Vor allem sollte aber die
Sozialdemokratie die Zumutung ablehnen, mit Herrn Brüning zusammenzusitzen. Der
Reichskanzler ist der Urheber und Manager dieses unseligen Wahlkampfes, er ist
verantwortlich für dieses Resultat. Brüning ist der Schuldige. Er hat
verfassungswidrig den Reichstag aufgelöst, und er hat den Wahlkampf
ausschließlich gegen links geführt. Er hat die Sammlung des Bürgertums
proklamiert und die Sozialdemokratie als staatsfeindlich stigmatisiert, vom
Rechtsradikalismus und seinen Drohungen dagegen kaum Notiz genommen. Er hat
nach den Sozialisten Vitriol gespritzt; Hugenberg und seinen Verbündeten aber
nur sanften Spott gesagt. Er hat weder Treviranus desavouiert, der von
vornherein die Diktatur als Ziel aufstellte, noch den Jesuitenpater Muckermann,
der in der <Germania> prophezeite, daß dies «der letzte Reichstag der
Weimarer Zeit» sein werde. Das hieß ganz unmißverständlich: wenn diese Wahlen
nicht das von Herrn Brüning gewünschte Ergebnis bringen, dann wird weiter mit
Artikel 48 regiert. Kampf also gegen Sozialisten und Republikaner, dafür aber
tolerante Behandlung der Nationalsozialisten, die zwar knotig und schwer
disziplinierbar sind, aber doch eine gute Reservetruppe des Bürgerblocks
abgeben können. Diese Kalkulation ist erbärmlich zusammengekracht. Niemals ist
ein Staatsmann von den Ereignissen ärger Lügen gestraft worden. Herrn Brünings
Bürgertum, das zu sammeln war, hat sich als nicht vorhanden erwiesen. Seine
konservative Ideologie hat keinen Hund vom Ofen fortgelockt, sein Appell, eine
Mehrheit für eine streng kapitalistische und sozialreaktionäre Regierung zu
schaffen, ist ungehört verhallt. Statt dessen hat er den Fascismus groß
gemacht.
Das alles ist dem Herrn
Reichskanzler auch von linksbürgerlicher Seite gesagt worden, aber es ist
merkwürdig, welch großes Vertrauen man ihm dort trotz alledem noch
entgegenbringt. Man glaubt dort noch immer an seine Fähigkeit, mit den
Nationalsozialisten auf trockenem Wege fertig zu werden. Dieses Vertrauen ist
nicht sehr ehrenvoll, denn es besagt deutlich, daß man zwar von Herrn Brüning
keine schöpferischen staatsmännischen Taten mehr erwartet, desto mehr aber von
seiner intriganten Veranlagung.

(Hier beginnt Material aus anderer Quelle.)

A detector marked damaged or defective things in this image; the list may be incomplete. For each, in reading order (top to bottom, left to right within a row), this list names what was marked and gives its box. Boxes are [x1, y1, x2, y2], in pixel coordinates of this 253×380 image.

Hofft man auf eine Wiederholung von München
Dreiundzwanzig? Hofft man, daß Brünings rot‑ und schwarzröckige
Vorgesetzte, wie damals der Kardinal Faulhaber, die Sache wieder deichseln
werden? Hitler ist gewiß kein kühl denkender Politiker sondern ein pathetisches
Mondkalb, aber er müßte Ricinus im Kopfe haben, wenn er die Bräuhauskomödie
noch einmal aufführen wollte. Herrn Brünings Verschlagenheit alle schuldige
Hochachtung, aber sie hat mindestens eine ungeheure Niederlage verschuldet, und
wenn die republikanische Tugend schon bereit ist, mit dem Teufel zu paktieren,
dann nicht mit einem betrogenen. Lieber eine offene Rechtsregierung als eine
Prolongation Brünings. Dieses spitznasige Pergamentgesicht, dieser Pater
Filucius mit dem E.K.1 am Rosenkranz muß endlich verschwinden. Ein Mann, der
nicht widerspricht, wenn sein Leiborgan das «Ende der Weimarer Zeit» verkündet,
ist nicht geeignet, in dieser dramatischen Epoche die Verfassung von Weimar zu
verteidigen. Er wird vielleicht versuchen, noch eine Zeitlang, auf Herrn von
Schleicher gestützt, in der bisherigen Weise fortzufahren. Aber die
Hindenburgdiktatur besitzt wenig Autorität mehr, der Name des
Reichspräsidenten, von Treviranus durch die Pfützen der Parteiagitation
geschleift, zeigt sich nunmehr ramponiert und ohne Zugkraft. Wird Herr Brüning,
der Antidemokrat, wenn sein Witz an der Härte der Aufgabe zu zerschellen droht,
die angemaßte Gewalt auch wirklich der verfassungsmäßigen Instanz zurückgeben
oder nicht vielmehr vor dem Fascismus kapitulieren? Bald wird der Winter mit
neuer Arbeitslosigkeit und vermehrtem Elend da sein. Bald wird Herr Dietrich
eine neue Kassenkatastrophe des Reichs anzeigen müssen. Es gibt genug Esel, die
sich jetzt von einer möglichst strammen Sprache eine Revision des Youngplans
versprechen. Welch ein Wahnsinn! Schon heute ist Aristide Briand ein toter
Mann, nicht Poincaré und Maginot, Treviranus und Hitler haben ihn erledigt. Das
Schlimmste ist wieder möglich ‑ sogar eine Wiederbesetzung der
Rheinlande. Alles das kann schon im Laufe der nächsten Wochen akut werden. Dann
wird der Fascismus seinen zweiten gewaltigen Auftrieb erhalten, und dann kann
Herr Brüning die Schlußworte der Republik sprechen: Kabinett Facta. Dieser Kanzler
darf nicht länger bleiben. Er ist gegen die drohenden Gefahren keine schützende
Mauer, höchstens die Wand aus dem «Sommernachtstraum», die sich mitten im Spiel
mit einer höflichen Verbeugung entfernt: ‑ Ich, Wand, hab meinen Part
tragiert, drum Wand sich jetzt empfiehlt und abmarschiert.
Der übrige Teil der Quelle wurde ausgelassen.